Could you write out the listing below exactly as it stands, leaving out the pictures?

◆ GIVEN DATA:
━━━━━━

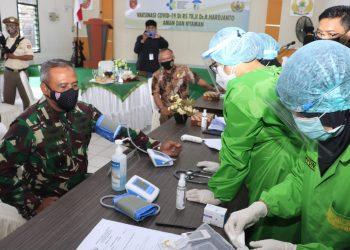 Pangdam VI/Mulawarman, Mayjen TNI Heri Wiranto l, M.M.,M.Tr.(Han) saat dilakukan pemeriksaan kesehatan sebelum di lakukan vaksin bertempat di Aula Kesdam VI/Mulawarman. Foto: Penerangan Kodam VI/Mulawarman
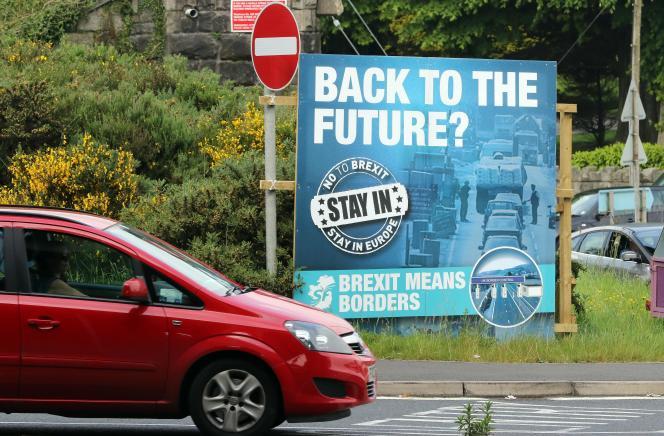 « Retour vers le futur?» : un panneau pour le non au «Brexit» dans la banlieue de Newry, en Irlande du Nord, le 7 juin 2016.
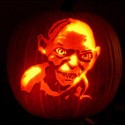 thumbs pumpkin gollum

━━━━━━

◆ SOLUTION:
 Pangdam VI/Mulawarman, Mayjen TNI Heri Wiranto l, M.M.,M.Tr.(Han) saat dilakukan pemeriksaan kesehatan sebelum di lakukan vaksin bertempat di Aula Kesdam VI/Mulawarman. Foto: Penerangan Kodam VI/Mulawarman
 « Retour vers le futur?» : un panneau pour le non au «Brexit» dans la banlieue de Newry, en Irlande du Nord, le 7 juin 2016.
 thumbs pumpkin gollum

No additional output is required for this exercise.